金乌一句话说出来的时候,尚且还能够维持住语气的冷淡和理智,但是其余的诸多神将们却已经是再也容忍不住,手持兵,齐齐一震,怒道:「无支祁,你还在这里装蒜!」
「你堂堂淮水祸君,做下的事情都不敢认吗」
无支祁大怒:「哪个孙子叫你爷爷!」
「出来!」
他明明是被围起来的,可是现在看上去气势却是要比周围围了他的这么多的天兵神将都还要大,一声大吼,反倒是把周围的天兵天将,还有刚刚怒喝他的那些神将都给吓住了,嗓音一下子就萎了下去。
「这,这……」
他们只得求助般地看向那边的三位主将。
就是因为眼下这猴子已经证了道果。
还是那种非常不讲道理,非常能打,极擅杀伐的斗战胜。
遇天下诸多强敌,皆可,斗,战,而胜之。
这三个字可是霸道地很。
据说这三个字的后面本来还有一个佛字给压一压如此的傲慢狂气,但是那个佛字却被一个小和尚拿了去,所以佛气散去,剩下的就是狂气傲气和斗战之气,霸道至极,那是胆敢向着天下最强者挥刃的勇者之气。
就是因为这样的原因当那无支祁犯下了如此大事的时候。
这些素来骄傲狂傲到了极限的神国神灵们,才没有自己去报复,而是转而前去寻找到了此刻正在不周山上做客的水神共工,另一部分天神则是找到了噎鸣和金乌,恳求这几位在大荒和神话当中的地位尤其高深的强者做主。
无支祁再强,也不可能是上古水神共工的对手。
但是他们却不知道,此刻认真看着前面无支祁的共工脑子里面转的是什么,却未必是打算为了他们出手。

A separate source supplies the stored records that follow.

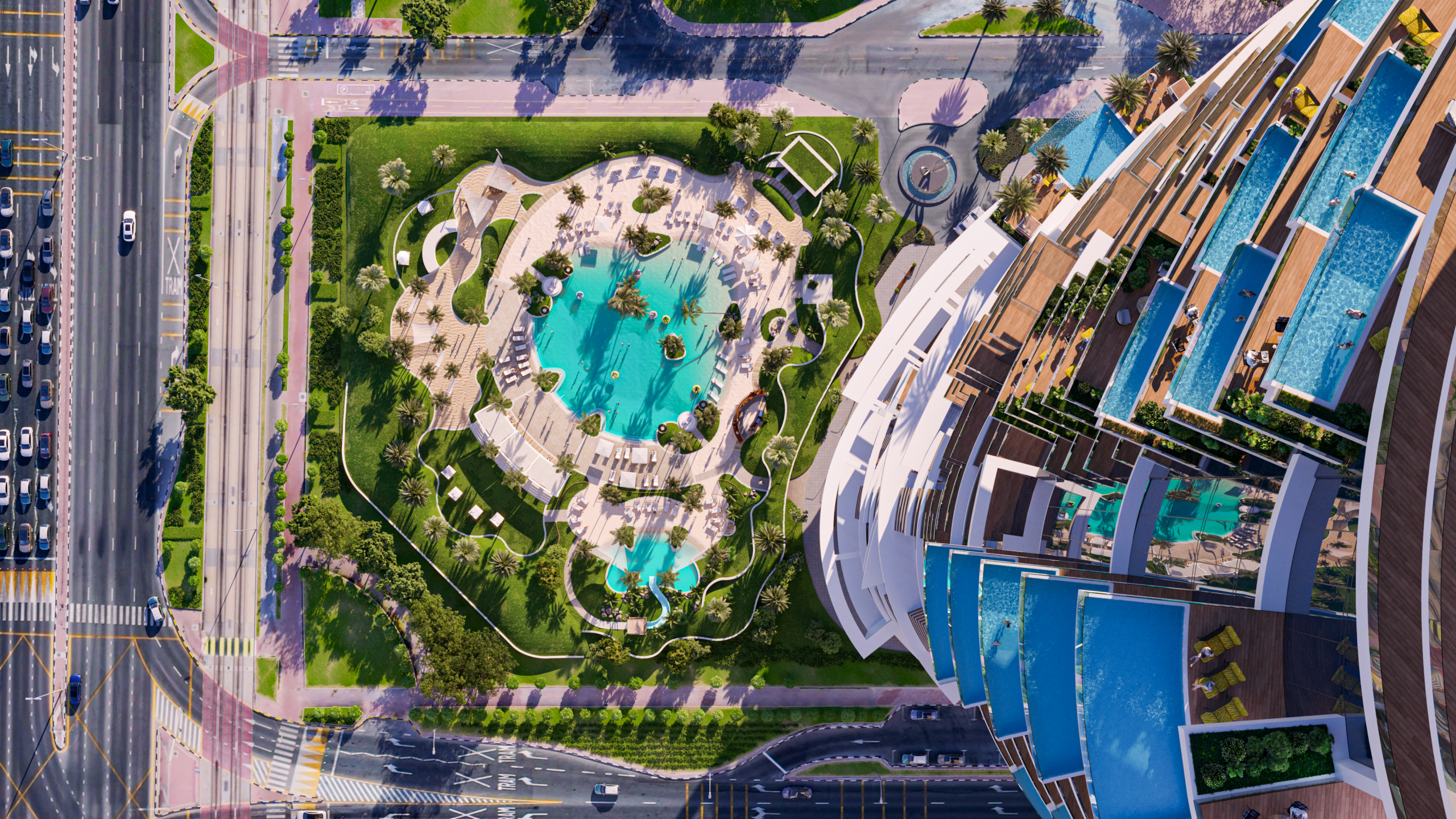 Horizon Crown Properties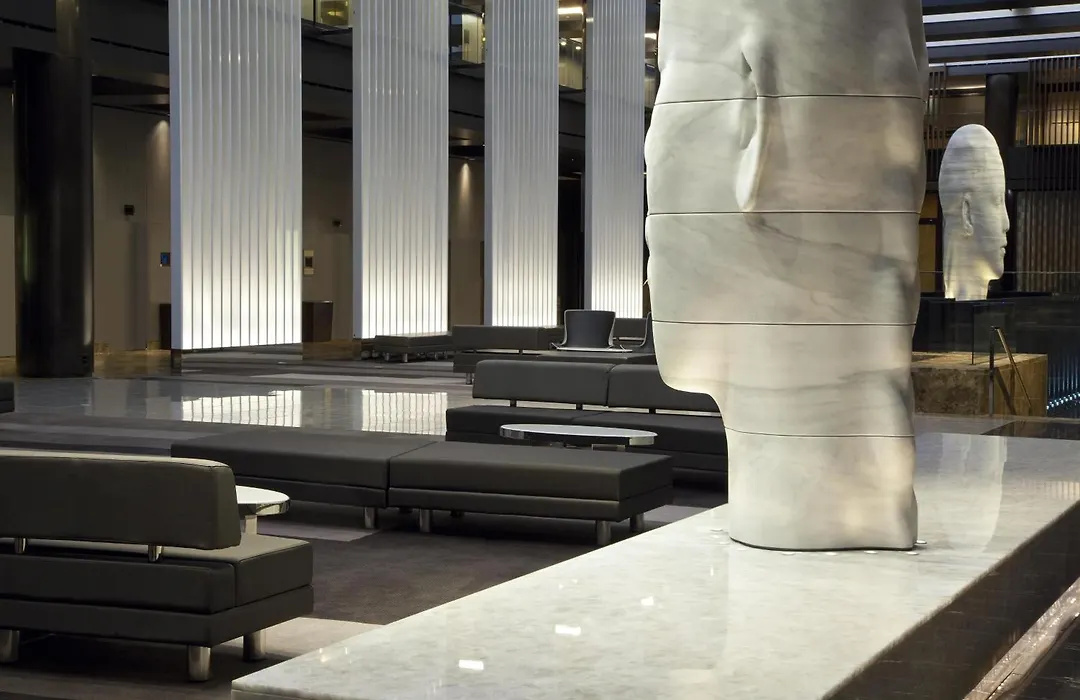 Hyatt Grand Central New York-1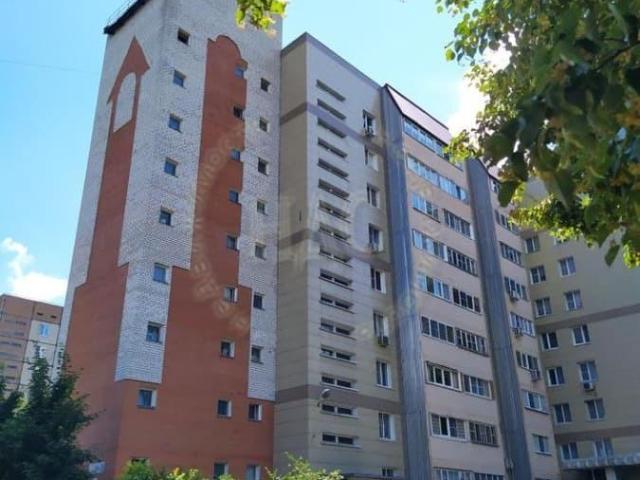 Квартира продажа в Курская область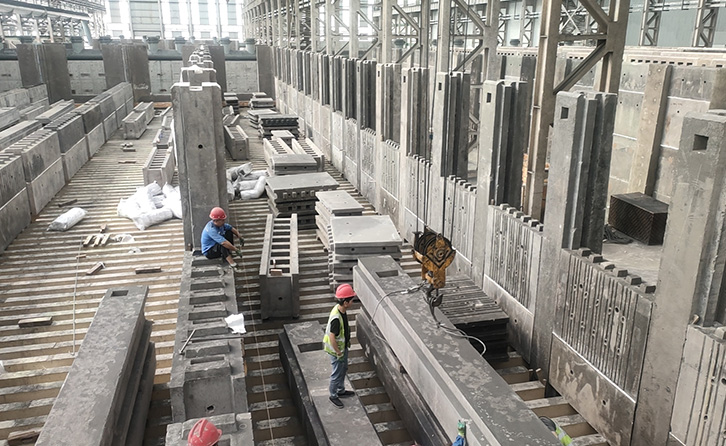 Yongyi Refractory × Chinalco Materials: Преодоление проблемы проникновения расплавленного алюминия для создания долговечной футеровки печей для плавки цветных металлов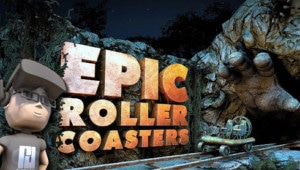 Epic Roller Coasters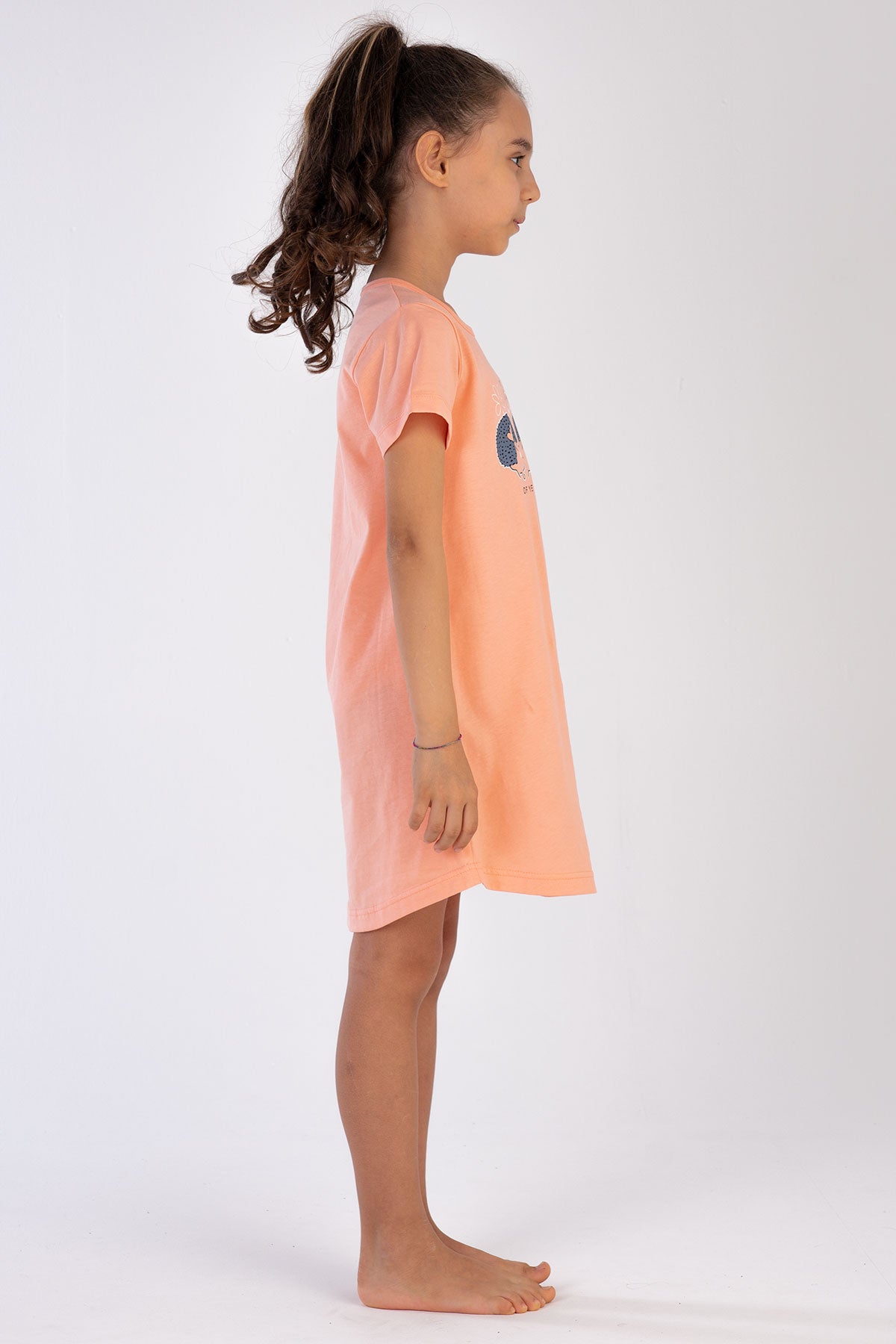 Kids' Girl Enjoy Tunic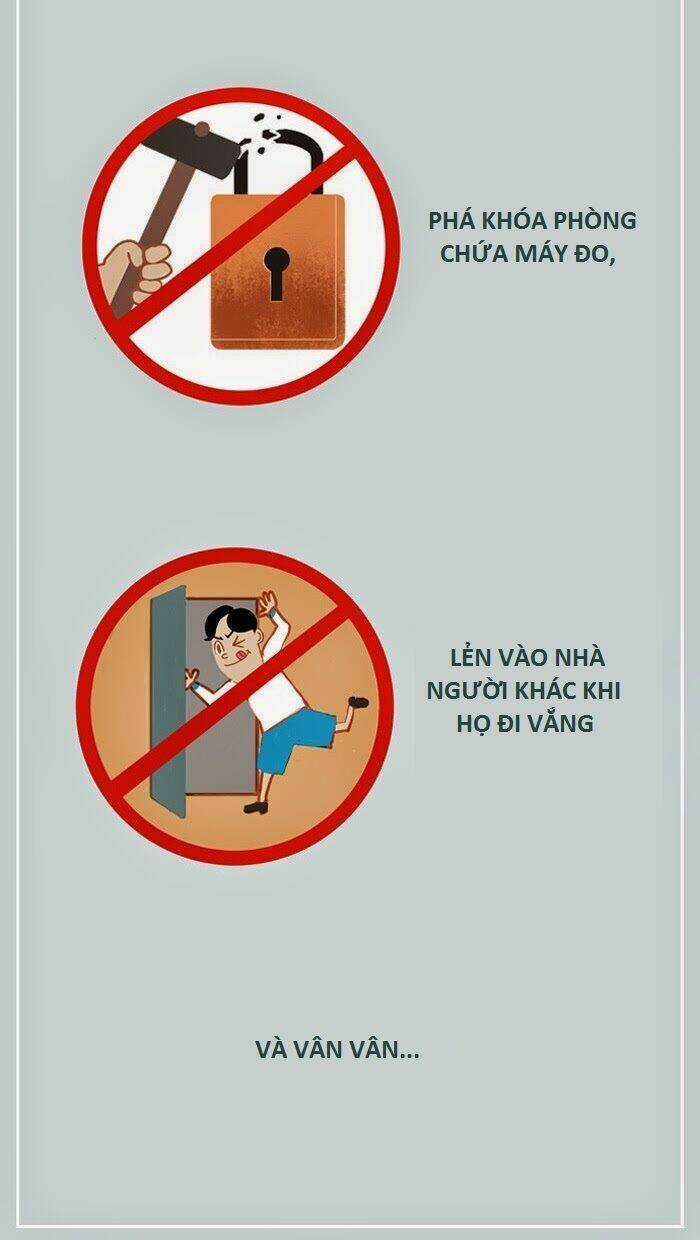 Subtle Disaster Chapter 17 trang 19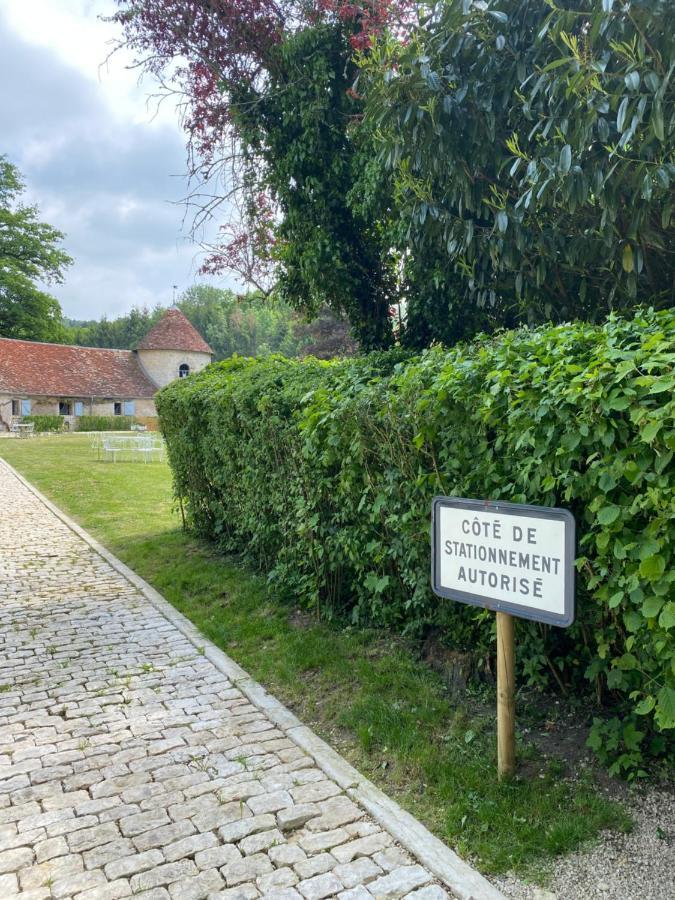 مبيت وإفطار Quingey Le Colombier De Malpas المظهر الخارجي الصورة
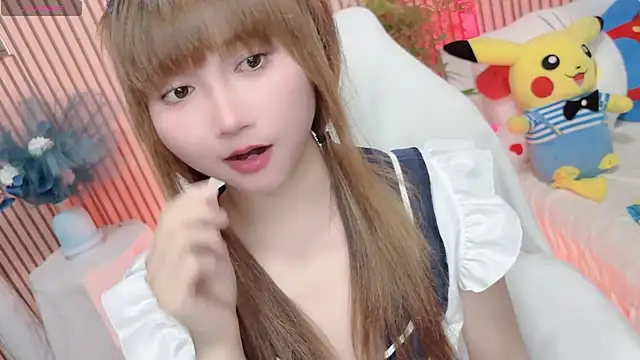 แชท XXX สดของ di-or-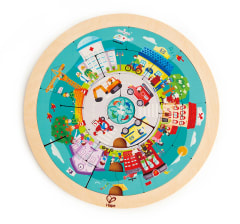 JOBS ROUNDABOUT 0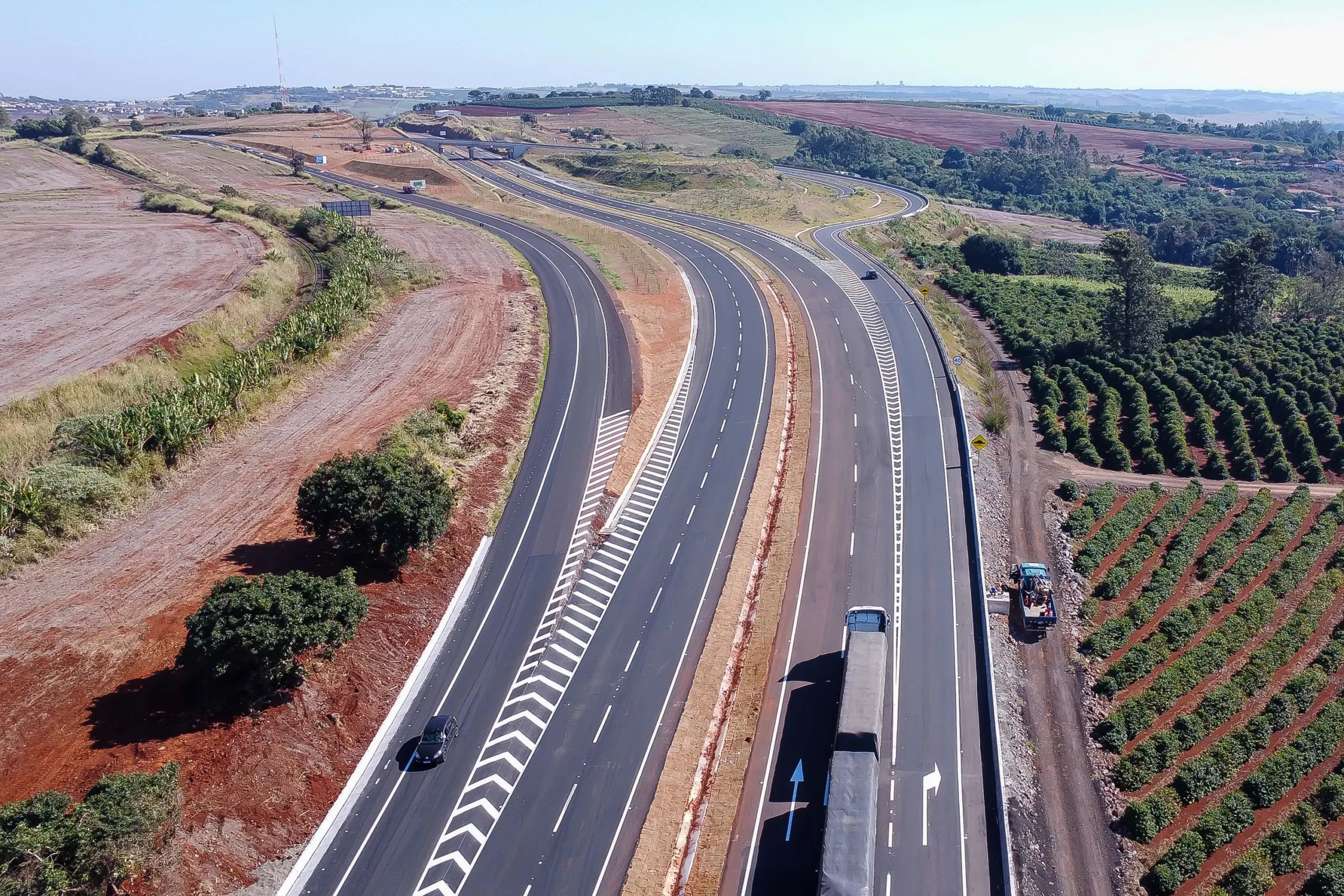 Paraná é o mais sustentável do Brasil, aponta Ranking de Competitividade dos Estados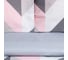 КПБ Этель 2 сп Pink illusion 175x215 см, 200x220 см, 70x70 см - 2 шт,бязь 125 г/м2 7533788 3
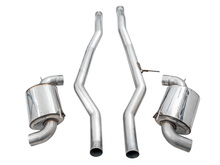 画像をギャラリービューアに読み込む, AWE Tuning 2020+ Toyota Supra A90 Track-to-Non-Resonated Touring Conversion Kit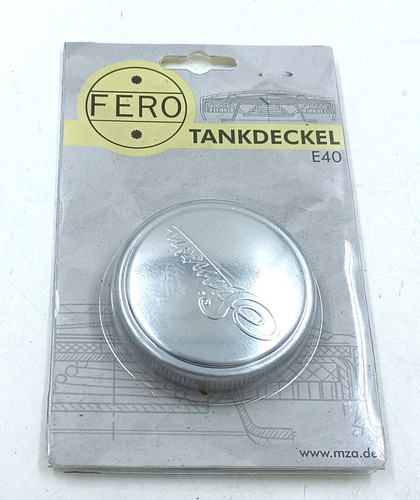 Tankdeckel ø40mm - tankdeckel,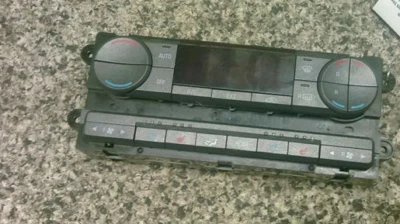 2011-2014 Lincoln Navigator A/C AC Heater Temperature Control - Image 1 of 3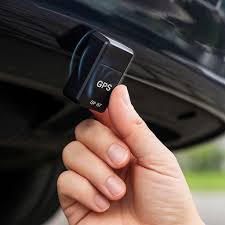 GPS Localizador Magnético en Tiempo Real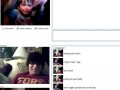 Chatroulette kid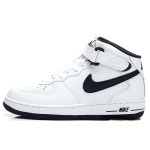 나이키(NIKE) [해외] 나이키 포스 1 미드 (PS) NIKE FORCE 1 MID (PS) (314196-114) - 75,000원 | 무신사 스토어 - 셀렉트숍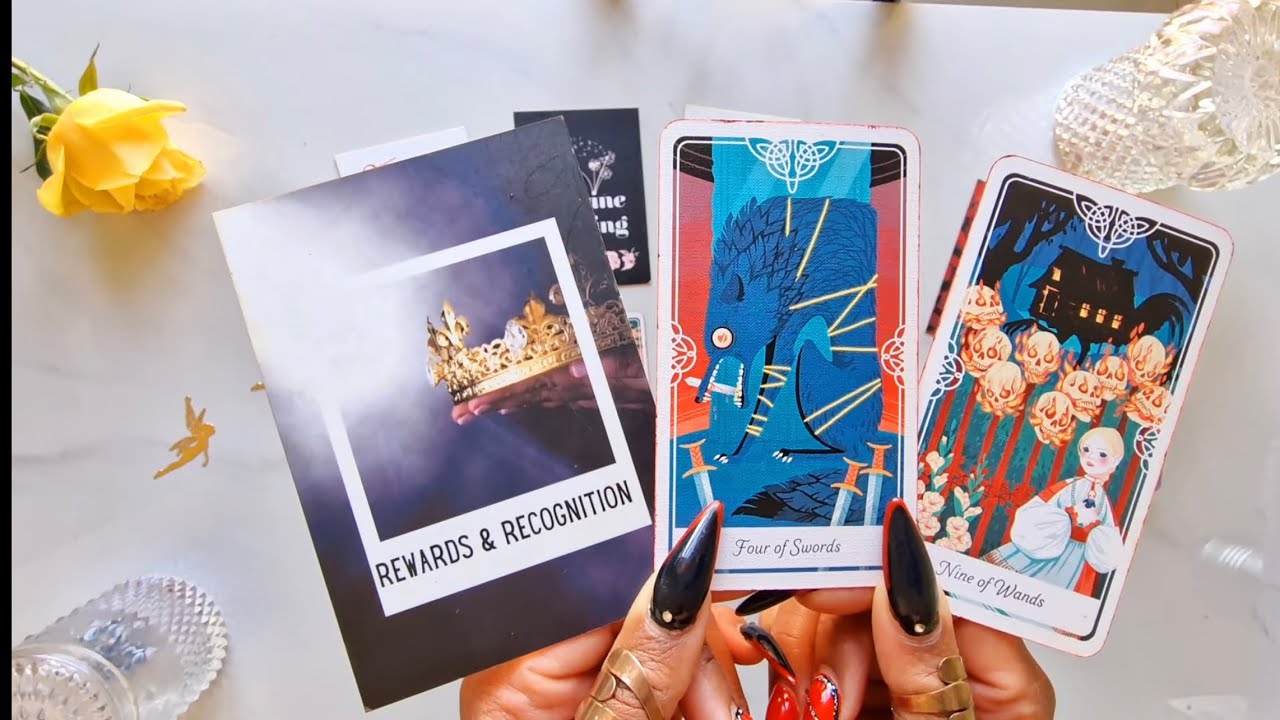 Capricorn ♑️ YOU WILL BE SHOCKED HOW ACCURATE THIS READING IS! 😱 Capricorn Tarot Reading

虽然说这些神灵们躁动愤怒,再加上他也亲自看到过了事发现场,实战了岁月留影之术,也确确实实地称得上一句证据确凿,但是噎鸣没有立刻地下结论,只是微微皱眉,道:「无支祁,你当真没有做下那些事情?」
无支祁更为困惑,皱眉道:「做下那些事情?」
「你说的什么事情?我怎么不知道?!」
噎鸣沉默,右手伸出,无数的流光汇聚而来,化作一副卷轴,卷轴垂落,其上笔触细腻,刻画着无数的画面,此刻皆是微微亮起流光,涌动出来,浮现在虚空之中变化交错,虽然说多有变化,但是主体无不是一尊巨猿手持棍棒四处打杀,似是杀得兴起,双目金光焰焰,其中更有血色。
无支祁瞠目结舌,道:「你怎么会有我的画像?!」
他转过头对着卫元君道:「画得还挺好看。」
而噎鸣看着他,嗓音徐缓道:「你认得这是你?0」
「你先前出现在四海,搅乱了四海之秩序,一根铁棒不知道砸死了多少的水族将帅,更是出手将玄武给打得重创濒死,旋即直往南海而去,出手霸道,将那和你打招呼的女丑直接打死在南海海岸上。」
「更杀入了南海的生死之地,黄泉之隙。」
「青衫龙女献本身已失道果,又对你没有什么防备,若非是烛九阴出手阻拦,险些就死在你的棍下,即便如此也是受伤不轻,导致烛九阴不得不将其带回九幽疗伤,怒气极重说尔等清世如此欺辱龙女。「
「他虽然不认这个妹妹,却也定要讨要个明白。」
「又是前往昆仑区域,打死了好几位昆仑一脉的山神水神。」
「若非是应龙庚辰赌命出手,和苍龙一柄阻拦,拖延时间到陆吾亲自赶来,你岂不是要将群山都推倒了?」
不说不知道,等到现在一桩桩,一件件事情都排列出来。